Veamos. Los jóvenes no saben qué leer. Cierta vez, una alumna me dijo que ella leía libros clásicos. Yo, feliz, imaginé que íbamos a platicar sobre algún griego o sobre algún oscuro texto latino. Nada de eso. Ella empezó a desconstruir Crepúsculo. ¡Bárbaro el problema!
En las librerías, como en las de Sanborns, uno puede encontrar a Carlos Pellicer o a Alfonso Reyes. ¿El precio? Escarbar entre los miles de volúmenes de superación personal y de administración que yacen sobre el pecho de los clásicos, que por cierto, siempre están más baratos que los que publica Gloria Trevi o algún administrador de la nada.
No entender lo que se lee por exceso o por falta de velocidad del pensamiento, como decía Pascal, es no saber leer. Leer es pensar, y actualmente pensar y discernir han sido dos actividades sustituidas por la acción pronta y por la corrección costosa. Leer a Dante o a Homero, gozar con Shakespeare o con Lope de Vega, se ha convertido en un lujo de las clases altas de nuestro país.
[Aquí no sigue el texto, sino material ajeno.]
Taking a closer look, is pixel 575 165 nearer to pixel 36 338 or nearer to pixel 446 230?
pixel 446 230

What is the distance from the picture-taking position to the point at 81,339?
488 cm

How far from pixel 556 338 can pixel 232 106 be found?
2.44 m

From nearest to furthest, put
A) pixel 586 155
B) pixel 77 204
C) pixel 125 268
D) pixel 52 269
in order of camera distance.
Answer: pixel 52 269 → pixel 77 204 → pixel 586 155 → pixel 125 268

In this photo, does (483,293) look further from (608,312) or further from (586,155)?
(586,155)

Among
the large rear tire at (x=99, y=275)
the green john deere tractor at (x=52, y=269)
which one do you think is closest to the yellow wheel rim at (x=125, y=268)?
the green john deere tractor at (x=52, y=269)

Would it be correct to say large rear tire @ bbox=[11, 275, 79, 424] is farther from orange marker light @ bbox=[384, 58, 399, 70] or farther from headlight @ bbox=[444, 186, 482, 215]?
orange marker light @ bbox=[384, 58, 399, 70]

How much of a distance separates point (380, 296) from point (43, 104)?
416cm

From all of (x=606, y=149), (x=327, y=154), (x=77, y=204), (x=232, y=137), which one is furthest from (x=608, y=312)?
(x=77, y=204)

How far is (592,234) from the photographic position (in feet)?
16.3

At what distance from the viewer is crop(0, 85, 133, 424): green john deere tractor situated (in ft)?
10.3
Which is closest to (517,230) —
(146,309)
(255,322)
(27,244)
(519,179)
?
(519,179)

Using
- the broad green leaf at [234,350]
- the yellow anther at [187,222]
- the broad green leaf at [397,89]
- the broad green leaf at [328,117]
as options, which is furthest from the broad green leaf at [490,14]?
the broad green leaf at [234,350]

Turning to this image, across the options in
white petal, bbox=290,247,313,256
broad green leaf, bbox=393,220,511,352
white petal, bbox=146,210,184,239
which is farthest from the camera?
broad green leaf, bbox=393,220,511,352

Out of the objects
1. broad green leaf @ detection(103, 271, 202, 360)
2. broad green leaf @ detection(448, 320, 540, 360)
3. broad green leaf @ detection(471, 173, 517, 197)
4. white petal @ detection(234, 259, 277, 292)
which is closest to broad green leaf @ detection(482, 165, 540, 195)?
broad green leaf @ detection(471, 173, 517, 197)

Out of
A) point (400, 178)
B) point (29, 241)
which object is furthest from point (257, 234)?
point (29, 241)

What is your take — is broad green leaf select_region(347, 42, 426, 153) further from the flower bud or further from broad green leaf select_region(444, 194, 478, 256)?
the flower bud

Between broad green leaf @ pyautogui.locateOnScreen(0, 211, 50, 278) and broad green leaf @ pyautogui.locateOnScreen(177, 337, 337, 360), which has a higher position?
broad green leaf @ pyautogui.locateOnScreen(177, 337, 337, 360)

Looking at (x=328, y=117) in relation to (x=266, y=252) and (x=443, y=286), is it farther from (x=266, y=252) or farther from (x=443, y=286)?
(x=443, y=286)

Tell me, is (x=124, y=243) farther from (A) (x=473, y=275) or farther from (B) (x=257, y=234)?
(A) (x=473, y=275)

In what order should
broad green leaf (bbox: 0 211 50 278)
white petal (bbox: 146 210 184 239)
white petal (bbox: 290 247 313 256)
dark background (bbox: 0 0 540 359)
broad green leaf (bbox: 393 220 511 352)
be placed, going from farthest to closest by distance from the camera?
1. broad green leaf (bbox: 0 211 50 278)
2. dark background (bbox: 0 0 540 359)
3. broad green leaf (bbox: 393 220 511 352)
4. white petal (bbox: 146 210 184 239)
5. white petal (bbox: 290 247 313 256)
Para concluir, señalemos que leer un libro usado cuesta, a veces, la cuarta parte del salario mínimo. Un pueblo que no lee es un pueblo sordo, ciego y mudo, como dijo Sergio Pitol. Quien lee un libro se hace libre. Nuestros jóvenes están aburridos, son víctimas de lo que en francés se llama spleen. El día en el que a un joven mexicano se le aconseje “las lecturas buscad”, como en el poema Reír llorando, de Juan de Dios Peza, y nos conteste, “¡tanto he leído!”, ése día podremos empezar a pensar en otra solución para la decadencia de nuestro México. Mientras tanto, a leer.